IceCache: Memory-Efficient KV-cache Management for Long-Sequence LLMs¶

Conference: ICLR 2026
OpenReview: https://openreview.net/forum?id=yHxSKM9kdr
Code: https://yuzhenmao.github.io/IceCache/
Area: LLM Inference Acceleration / KV-cache Management / Long-sequence Generation
Keywords: KV-cache offloading, PagedAttention, semantic clustering, approximate nearest neighbor search, multi-level DCI, long-context inference

TL;DR¶

IceCache integrates "clustering tokens by semantic similarity" with the paging mechanism of PagedAttention. By utilizing an incrementally updatable multi-level DCI tree, it packs semantically similar tokens into the same physical memory pages. This ensures that relevant tokens are highly co-located during query-aware retrieval, significantly improving hit rates and maintaining near-full cache accuracy with lower latency while using only 25% of the KV-cache budget.

Background & Motivation¶

Background: KV-cache is essential for accelerating LLM autoregressive generation, but its memory footprint grows linearly with sequence length, often exhausting GPU memory in long-context or long-generation scenarios. Two main research lines exist: (1) Eviction (e.g., H2O, StreamingLLM, SnapKV), which discards unimportant tokens—fast but uses static strategies that struggle with dynamic contexts; (2) Offloading (e.g., MagicPiG, OmniKV, PQCache, ArkVale), which offloads KV-cache to CPU and dynamically moves important pages back to GPU based on the query—more accurate but introduces GPU–CPU transfer latency.

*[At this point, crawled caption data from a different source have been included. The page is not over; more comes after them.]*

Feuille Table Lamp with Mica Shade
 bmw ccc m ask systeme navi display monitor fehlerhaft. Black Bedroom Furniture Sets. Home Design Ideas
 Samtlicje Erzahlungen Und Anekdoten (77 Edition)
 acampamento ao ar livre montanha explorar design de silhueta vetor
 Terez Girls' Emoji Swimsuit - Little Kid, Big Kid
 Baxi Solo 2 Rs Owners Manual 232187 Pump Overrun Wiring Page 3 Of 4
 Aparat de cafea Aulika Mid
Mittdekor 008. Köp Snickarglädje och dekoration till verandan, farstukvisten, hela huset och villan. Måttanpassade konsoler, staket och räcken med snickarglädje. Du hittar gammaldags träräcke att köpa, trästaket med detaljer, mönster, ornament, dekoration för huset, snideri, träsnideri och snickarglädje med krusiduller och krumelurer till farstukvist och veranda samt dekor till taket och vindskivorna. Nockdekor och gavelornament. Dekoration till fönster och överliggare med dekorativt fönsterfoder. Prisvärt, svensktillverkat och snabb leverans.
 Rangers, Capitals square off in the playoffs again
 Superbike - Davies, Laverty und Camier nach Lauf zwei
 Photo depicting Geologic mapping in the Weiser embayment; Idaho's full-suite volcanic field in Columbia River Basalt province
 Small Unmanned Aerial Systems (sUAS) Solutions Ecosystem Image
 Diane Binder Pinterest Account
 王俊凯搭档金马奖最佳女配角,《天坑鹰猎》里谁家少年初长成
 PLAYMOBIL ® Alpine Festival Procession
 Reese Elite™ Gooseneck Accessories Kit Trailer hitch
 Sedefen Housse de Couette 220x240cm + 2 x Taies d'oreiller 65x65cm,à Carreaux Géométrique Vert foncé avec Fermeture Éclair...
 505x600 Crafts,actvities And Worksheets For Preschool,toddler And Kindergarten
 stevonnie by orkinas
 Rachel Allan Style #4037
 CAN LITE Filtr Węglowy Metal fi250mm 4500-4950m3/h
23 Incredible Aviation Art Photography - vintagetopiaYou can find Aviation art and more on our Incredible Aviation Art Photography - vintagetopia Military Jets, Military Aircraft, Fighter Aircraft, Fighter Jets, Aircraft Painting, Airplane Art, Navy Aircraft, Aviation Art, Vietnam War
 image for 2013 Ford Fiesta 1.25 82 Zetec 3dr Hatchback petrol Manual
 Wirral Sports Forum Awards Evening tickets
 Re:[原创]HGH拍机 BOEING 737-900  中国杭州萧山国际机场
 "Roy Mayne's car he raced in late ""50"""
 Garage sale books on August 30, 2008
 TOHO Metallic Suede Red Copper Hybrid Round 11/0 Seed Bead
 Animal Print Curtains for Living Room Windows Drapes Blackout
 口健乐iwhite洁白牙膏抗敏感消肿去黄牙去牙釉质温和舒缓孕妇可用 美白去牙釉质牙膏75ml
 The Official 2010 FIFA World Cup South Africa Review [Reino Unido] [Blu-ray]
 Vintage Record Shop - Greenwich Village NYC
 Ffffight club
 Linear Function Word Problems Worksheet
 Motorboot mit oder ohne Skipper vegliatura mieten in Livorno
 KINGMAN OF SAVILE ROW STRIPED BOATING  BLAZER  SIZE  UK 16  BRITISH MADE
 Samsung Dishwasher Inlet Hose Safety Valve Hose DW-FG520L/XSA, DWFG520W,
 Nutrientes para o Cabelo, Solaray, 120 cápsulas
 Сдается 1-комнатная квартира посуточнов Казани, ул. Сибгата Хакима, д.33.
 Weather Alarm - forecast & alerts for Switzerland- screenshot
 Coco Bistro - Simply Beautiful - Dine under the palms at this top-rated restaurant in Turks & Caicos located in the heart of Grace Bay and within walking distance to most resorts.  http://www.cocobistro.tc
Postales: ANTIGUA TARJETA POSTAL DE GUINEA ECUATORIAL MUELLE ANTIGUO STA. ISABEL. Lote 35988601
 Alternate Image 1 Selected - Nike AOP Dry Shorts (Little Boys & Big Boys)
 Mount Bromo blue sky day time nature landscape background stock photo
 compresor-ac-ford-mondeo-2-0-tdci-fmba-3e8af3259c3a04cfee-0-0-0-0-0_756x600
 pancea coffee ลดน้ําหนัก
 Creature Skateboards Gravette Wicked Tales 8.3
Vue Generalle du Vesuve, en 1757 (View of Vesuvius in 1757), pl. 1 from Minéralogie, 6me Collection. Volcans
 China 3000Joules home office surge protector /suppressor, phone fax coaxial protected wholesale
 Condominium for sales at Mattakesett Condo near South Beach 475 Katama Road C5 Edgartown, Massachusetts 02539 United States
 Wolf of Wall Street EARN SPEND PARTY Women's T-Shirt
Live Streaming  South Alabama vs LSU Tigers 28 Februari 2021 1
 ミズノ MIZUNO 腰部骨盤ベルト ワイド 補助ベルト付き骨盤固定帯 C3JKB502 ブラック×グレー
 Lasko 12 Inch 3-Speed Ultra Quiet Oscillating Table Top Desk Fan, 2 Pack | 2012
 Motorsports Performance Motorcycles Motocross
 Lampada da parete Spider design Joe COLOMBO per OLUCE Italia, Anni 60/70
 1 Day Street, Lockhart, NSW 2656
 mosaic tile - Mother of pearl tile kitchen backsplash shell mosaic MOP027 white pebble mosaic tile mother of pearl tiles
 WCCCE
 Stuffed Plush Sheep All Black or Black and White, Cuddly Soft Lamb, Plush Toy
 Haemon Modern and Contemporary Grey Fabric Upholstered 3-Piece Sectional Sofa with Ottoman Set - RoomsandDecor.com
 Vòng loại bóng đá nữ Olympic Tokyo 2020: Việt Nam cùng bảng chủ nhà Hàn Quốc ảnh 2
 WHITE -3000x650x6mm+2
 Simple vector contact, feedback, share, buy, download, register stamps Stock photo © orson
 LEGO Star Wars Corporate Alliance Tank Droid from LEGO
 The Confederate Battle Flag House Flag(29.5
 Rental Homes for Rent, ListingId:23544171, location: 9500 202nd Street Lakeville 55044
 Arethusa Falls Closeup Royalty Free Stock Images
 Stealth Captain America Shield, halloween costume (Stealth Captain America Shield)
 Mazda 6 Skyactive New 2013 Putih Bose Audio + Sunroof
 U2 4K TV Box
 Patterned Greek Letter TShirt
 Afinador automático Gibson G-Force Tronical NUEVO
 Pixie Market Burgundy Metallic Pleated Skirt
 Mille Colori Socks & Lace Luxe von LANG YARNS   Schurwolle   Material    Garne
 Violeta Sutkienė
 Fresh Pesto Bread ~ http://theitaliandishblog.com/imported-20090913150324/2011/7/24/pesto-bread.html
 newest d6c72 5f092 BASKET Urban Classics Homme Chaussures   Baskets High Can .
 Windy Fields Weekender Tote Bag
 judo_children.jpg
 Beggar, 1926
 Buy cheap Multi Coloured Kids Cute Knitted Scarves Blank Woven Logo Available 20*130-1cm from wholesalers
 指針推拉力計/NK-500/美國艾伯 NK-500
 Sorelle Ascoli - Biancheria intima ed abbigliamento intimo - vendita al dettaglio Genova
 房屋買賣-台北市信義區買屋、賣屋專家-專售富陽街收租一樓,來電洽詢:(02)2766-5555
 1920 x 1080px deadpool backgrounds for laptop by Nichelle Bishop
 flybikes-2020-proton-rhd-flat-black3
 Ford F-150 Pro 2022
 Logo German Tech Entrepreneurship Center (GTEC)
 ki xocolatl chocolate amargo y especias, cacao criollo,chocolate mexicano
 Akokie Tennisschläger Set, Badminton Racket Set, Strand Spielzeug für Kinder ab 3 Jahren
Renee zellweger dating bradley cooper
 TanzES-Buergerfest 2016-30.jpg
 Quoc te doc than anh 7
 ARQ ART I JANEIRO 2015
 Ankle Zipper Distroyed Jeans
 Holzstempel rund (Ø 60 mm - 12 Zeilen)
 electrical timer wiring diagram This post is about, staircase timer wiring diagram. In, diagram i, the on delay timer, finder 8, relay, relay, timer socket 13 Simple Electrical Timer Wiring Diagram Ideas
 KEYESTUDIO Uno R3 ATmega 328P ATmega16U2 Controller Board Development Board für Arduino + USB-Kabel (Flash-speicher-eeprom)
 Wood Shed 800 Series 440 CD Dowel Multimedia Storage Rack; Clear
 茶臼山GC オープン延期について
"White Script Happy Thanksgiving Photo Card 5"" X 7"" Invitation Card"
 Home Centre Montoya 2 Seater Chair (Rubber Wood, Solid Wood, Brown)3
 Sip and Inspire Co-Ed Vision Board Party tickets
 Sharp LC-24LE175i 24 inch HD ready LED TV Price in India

Limitations of Prior Work: Existing offloading methods suffer from imprecise token selection. They follow the paging approach of PagedAttention, where pages are partitioned based on the original token order. Consequently, tokens relevant to a specific query are often scattered across multiple pages. During retrieval, entire pages (containing many irrelevant tokens) must be moved to the GPU, wasting bandwidth and reducing selection precision (low hit rate). Furthermore, most methods lack mechanisms to dynamically update the cache pool during decoding, leading to performance degradation in long-generation tasks like CoT reasoning or long-document summarization.

Key Challenge: Memory paging is organized by "physical position/chronological order," whereas attention relevance is organized by "semantics." This misalignment makes it impossible to align the "fine-grained retrieval of relevant tokens" with the "granularity of paged memory transfer."

Goal: Achieve precise retrieval with high hit rates and low-latency memory transfer under constrained GPU memory budgets, while maintaining dynamic updates during long generation.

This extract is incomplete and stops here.